Valtteri Bottas od kilkunastu tygodni musi odpowiadać na pytania dotyczące dalszych startów w Mercedesie. Brytyjskie media już kilkukrotnie podawały, że niemiecki zespół miał podjąć decyzję o rezygnacji z usług Fina. W jego miejsce szykowany jest George Russell, który od trzech sezonów startuje w Williamsie.

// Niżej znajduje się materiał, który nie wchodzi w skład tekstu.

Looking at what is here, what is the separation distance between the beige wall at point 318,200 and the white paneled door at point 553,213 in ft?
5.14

Niepewna przyszłość w zespole wpływa na postawę Bottasa w Formule 1, którego wyniki w ostatnim okresie są znacznie gorsze niż chociażby w ubiegłorocznej kampanii. Dość powiedzieć, że drugi z kierowców Mercedesa zajmuje dopiero piąte miejsce w klasyfikacji generalnej.
O szybkie ogłoszenie decyzji ws. Bottasa zaapelował Juan Pablo Montoya. - Myślę, że gdyby podeszli do niego i powiedzieli mu, że odchodzi z zespołu, to byłoby o wiele lepiej. Niezależnie od tego, czy zostanie w zespole. Cokolwiek zadecydują, to muszą zrobić to szybko - stwierdził Kolumbijczyk w Motorsport TV Live.

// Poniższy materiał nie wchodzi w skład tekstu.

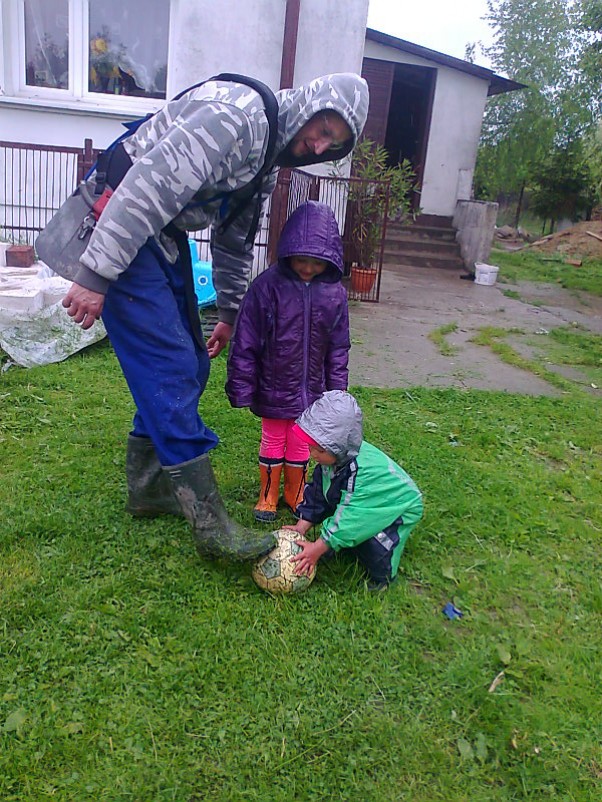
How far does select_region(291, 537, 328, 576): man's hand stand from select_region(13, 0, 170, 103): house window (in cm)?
685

ZOBACZ WIDEO: Zawodnicy mdleli podczas zawodów w Chorzowie. "Temperatura przy bieżni osiągała ponad 60 stopni"
- Bottas jest teraz w naprawdę złej decyzji. Nie mówią mu ani "tak" ani "nie". Twierdzą, że powinien kontynuować swoją pracę i jeśli będzie osiągać dobre wyniki, to może zachowa miejsce w zespole. To najgorsza sytuacja, w jakiej może znaleźć się kierowca. Presja z tygodnia na tydzień rośnie. Gdy sprawy nie układają się po myśli kierowcy, to relacje z zespołem też nie są najlepsze - dodał były kierowca F1.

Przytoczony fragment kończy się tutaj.